Getting consumers to pay attention

In 2000, the average human attention span was 12 seconds. By 2013, it had shrunk to eight seconds, lower than the often-quoted nine-second span of the common goldfish. But new research from Microsoft Canada shows that while long-term concentration is harder to hold in digital environments, there are still ways to grab a consumer’s attention.

Microsoft Canada conducted a gamified survey of 2,000 Canadians at the end of last year, with games designed to assess attention capacities and questions based on things academic research has suggested could have an impact on cognitive function. The company also did a deeper dive with 112 Canadians, putting them through a gamified survey as well as other media tasks while measuring brain activity with EEG scanners.

Perhaps unsurprisingly, sustained attention, or the ability to maintain prolonged focus during a single activity, was lower the more tech, multi-screening and social media an individual used, as well as the younger they were. However, heavy social media users and early tech adopters are more susceptible to “attentive bursts,” or a period of attention that is very intense, albeit short-lived. The gap between the number of bursts digital-savvy users have versus light users begins to close the more time each of them spends with a particular task.

The media environment itself also has an impact on long-term attentiveness. In digital environments, heavy social media users and early tech adopters paid more attention than light users and later adopters, while the inverse was true in TV environments.

However, both heavy social media and tech users performed better in the “encoding” phase, or the period when their brains committed information to memory, regardless of whether there were in digital or TV-only situations, suggesting these short attention spans have trained brains to do more with less information.

Another form of attention is selective attention, or the ability to maintain focus on a task when competing stimuli arises, something that’s increasingly important as the same tools used for work and school are also the ones used for play and entertainment. Regardless of the combination of platforms, people who frequently multi-screen have significantly lower selective attention than those who do it less often.
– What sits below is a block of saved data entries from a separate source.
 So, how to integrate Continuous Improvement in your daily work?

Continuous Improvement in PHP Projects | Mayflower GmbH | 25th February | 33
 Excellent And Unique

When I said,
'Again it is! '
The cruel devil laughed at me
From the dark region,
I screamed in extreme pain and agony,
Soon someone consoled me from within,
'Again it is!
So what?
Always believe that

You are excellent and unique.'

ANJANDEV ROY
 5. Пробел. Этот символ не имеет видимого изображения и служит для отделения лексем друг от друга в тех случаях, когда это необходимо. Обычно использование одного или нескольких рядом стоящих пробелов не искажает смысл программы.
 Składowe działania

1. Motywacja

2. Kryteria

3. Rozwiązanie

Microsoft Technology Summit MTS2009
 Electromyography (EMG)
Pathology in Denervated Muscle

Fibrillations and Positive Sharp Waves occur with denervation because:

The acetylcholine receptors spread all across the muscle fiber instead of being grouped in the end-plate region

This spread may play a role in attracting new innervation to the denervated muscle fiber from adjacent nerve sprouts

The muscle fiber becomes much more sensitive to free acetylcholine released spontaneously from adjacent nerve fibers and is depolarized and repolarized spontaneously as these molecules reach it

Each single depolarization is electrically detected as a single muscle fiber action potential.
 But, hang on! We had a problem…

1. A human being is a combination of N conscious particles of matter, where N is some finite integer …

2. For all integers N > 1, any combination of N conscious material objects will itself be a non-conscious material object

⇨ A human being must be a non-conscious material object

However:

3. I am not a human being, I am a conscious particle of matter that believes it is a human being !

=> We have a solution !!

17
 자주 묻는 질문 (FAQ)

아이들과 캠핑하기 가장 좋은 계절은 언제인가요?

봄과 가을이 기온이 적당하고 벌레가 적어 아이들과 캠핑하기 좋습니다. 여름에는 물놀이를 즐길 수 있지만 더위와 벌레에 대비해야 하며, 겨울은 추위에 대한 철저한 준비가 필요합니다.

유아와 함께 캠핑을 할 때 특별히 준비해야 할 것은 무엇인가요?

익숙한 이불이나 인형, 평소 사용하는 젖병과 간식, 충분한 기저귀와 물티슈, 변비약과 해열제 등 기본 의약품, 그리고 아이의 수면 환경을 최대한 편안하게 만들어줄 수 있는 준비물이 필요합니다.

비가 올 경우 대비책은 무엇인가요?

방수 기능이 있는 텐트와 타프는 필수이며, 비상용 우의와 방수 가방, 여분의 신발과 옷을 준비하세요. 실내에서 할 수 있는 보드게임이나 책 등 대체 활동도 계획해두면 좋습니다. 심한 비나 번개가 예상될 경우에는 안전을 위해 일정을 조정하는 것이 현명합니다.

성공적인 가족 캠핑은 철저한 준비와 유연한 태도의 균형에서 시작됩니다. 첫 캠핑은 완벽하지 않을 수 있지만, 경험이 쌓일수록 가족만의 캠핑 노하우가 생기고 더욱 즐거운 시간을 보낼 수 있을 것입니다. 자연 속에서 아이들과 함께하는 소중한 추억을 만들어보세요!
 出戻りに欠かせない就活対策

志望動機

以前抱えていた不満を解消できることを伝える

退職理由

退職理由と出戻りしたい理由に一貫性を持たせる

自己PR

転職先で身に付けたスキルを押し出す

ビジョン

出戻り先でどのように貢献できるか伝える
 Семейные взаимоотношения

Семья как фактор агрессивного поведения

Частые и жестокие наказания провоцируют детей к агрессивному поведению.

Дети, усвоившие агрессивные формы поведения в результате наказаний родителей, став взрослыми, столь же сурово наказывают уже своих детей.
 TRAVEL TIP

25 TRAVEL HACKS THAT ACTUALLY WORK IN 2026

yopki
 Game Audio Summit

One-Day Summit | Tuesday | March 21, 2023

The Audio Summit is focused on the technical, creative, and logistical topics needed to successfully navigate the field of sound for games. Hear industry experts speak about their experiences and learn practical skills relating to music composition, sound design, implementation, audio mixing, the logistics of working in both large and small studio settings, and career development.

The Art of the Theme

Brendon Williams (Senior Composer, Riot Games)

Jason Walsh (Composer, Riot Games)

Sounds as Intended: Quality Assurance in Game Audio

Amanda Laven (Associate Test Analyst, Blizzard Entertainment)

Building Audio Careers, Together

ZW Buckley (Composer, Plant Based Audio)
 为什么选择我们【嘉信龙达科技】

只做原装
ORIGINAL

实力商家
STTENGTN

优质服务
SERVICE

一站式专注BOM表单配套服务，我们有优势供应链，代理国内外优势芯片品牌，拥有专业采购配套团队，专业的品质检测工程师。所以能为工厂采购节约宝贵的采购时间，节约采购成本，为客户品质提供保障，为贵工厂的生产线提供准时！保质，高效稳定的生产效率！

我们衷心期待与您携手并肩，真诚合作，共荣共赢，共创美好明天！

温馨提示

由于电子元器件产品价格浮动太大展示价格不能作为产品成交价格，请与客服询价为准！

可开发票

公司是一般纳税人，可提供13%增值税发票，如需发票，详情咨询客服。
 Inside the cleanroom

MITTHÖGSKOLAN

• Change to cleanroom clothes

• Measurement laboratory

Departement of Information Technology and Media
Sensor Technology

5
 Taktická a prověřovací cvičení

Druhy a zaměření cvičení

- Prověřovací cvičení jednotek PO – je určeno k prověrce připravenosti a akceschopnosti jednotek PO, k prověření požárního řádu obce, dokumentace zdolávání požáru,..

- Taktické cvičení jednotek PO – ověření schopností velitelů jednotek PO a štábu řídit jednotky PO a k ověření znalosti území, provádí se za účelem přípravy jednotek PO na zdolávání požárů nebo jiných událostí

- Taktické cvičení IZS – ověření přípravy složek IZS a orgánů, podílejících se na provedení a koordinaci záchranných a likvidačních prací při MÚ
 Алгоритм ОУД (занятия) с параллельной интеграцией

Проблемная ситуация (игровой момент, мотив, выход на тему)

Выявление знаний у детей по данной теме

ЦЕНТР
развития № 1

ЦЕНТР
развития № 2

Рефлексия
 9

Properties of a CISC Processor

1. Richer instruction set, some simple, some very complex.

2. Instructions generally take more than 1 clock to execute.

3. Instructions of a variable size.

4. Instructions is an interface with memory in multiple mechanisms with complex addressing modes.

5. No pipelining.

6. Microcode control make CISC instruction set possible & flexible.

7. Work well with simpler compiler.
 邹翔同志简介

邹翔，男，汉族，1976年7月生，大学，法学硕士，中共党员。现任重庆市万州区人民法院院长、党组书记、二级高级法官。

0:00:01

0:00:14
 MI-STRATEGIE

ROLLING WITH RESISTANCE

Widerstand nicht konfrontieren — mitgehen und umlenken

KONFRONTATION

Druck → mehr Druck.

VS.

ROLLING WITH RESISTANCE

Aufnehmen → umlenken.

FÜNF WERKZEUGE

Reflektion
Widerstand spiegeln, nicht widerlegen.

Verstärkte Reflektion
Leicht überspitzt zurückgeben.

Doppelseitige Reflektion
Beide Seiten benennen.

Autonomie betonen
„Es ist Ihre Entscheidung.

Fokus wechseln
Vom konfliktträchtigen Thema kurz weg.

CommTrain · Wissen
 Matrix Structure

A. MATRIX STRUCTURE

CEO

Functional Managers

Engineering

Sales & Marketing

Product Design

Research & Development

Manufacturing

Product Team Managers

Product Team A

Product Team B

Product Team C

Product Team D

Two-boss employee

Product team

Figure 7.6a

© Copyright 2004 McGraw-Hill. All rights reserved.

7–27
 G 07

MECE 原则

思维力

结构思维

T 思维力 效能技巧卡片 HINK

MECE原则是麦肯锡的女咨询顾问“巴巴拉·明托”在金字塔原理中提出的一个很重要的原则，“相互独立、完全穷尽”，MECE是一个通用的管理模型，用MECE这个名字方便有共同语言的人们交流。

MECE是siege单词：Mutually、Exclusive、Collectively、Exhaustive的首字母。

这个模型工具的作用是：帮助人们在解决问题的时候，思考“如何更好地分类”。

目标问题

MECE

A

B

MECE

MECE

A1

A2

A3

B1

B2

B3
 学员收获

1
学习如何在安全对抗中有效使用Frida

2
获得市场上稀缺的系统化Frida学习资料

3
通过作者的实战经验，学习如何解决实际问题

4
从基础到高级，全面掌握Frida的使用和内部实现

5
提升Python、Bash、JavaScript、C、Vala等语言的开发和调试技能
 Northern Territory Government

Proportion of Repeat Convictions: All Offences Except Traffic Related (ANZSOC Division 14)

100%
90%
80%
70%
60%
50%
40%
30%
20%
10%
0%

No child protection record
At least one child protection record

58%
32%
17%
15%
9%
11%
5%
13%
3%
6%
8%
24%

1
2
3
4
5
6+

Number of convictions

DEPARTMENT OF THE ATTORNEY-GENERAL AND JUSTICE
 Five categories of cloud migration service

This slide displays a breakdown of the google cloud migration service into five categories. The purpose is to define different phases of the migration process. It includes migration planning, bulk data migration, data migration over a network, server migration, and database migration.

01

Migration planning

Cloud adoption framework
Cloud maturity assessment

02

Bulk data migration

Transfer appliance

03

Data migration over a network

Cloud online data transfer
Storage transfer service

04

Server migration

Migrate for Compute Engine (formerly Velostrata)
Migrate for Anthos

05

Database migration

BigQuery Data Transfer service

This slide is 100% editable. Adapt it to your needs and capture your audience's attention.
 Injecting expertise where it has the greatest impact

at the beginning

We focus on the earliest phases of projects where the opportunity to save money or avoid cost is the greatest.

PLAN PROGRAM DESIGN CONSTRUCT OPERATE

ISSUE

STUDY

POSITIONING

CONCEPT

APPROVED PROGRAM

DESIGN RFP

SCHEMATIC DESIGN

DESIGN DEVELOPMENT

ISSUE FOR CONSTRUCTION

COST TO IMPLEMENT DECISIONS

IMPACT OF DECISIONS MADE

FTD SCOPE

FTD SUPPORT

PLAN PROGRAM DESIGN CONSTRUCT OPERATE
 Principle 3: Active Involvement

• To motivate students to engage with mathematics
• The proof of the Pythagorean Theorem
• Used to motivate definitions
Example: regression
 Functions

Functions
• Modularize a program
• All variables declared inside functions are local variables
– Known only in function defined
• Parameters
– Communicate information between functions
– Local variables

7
However, while multi-screening has an obvious negative impact on selective attention, it has a positive impact on alternating attention, or the ability to switch between tasks that require different cognitive skills. Early tech adopters, heavy web browsers and multi-screeners all had higher alternating attention.

Multi-screeners also formed more of an emotional connection and committed more information to memory than those asked to multi-task in TV-only environments. Social media also helps build alternating attention, but only to a point. While “medium” social media users had significantly higher performance than those who used it seldomly or not at all, it plummets for heavy users.

Reaching these multi-taskers is increasingly important for brands. Previous Microsoft research has shown three out of four Canadians multi-screen, a number that rises to nine out of 10 for millennials, and the new survey shows 67% of Canadians say multi-tasking is the best way to get things done.

“This is good news for marketers because it means even though we have shorter attention spans, people are becoming better at processing things and encoding them to memory,” says Alyson Gausby, consumer insights lead at Microsoft Canada. “But it does affect the way we should market to consumers because we do need to get to the point. We need to think about what is most relevant to the consumer and what is going to get them engaged. Then you can talk about a brand’s story.”

Overall, the report says things like entertaining and shareable pieces of branded content and native advertising are most effective in reaching consumers, as they can be presented quickly. Brands should continue experiences across multiple screens, as multiple touchpoints not only fit in to multi-screen behaviour, but satisfy the need for new stimuli required to hold attention over time. They should also exclude unnecessary information by staying very close to the main message, as consumers need less information to keep it stored in memory and to avoid “burnout” from too many stimuli, but it must be done in a way that is creative or personalized to stand out and grab that initial attention. Observations during the research also showed that calls to action were effective ways to draw someone’s attention from one screen to another.

“It’s not to say one screen is necessarily better than another, because even more traditional platforms have an important role,” Gausby says. “It needs to be part of a more immersive experience. During our observations, we saw calls to action on television grab users’ attention, so that platform can be used to motivate the next stage of that longer, multi-touchpoint experience.”

Gausby also points out that the research shows that a consumer’s digital behaviour has more of an impact on attention span and ability to function in interactive or multi-screen environment than their age or gender.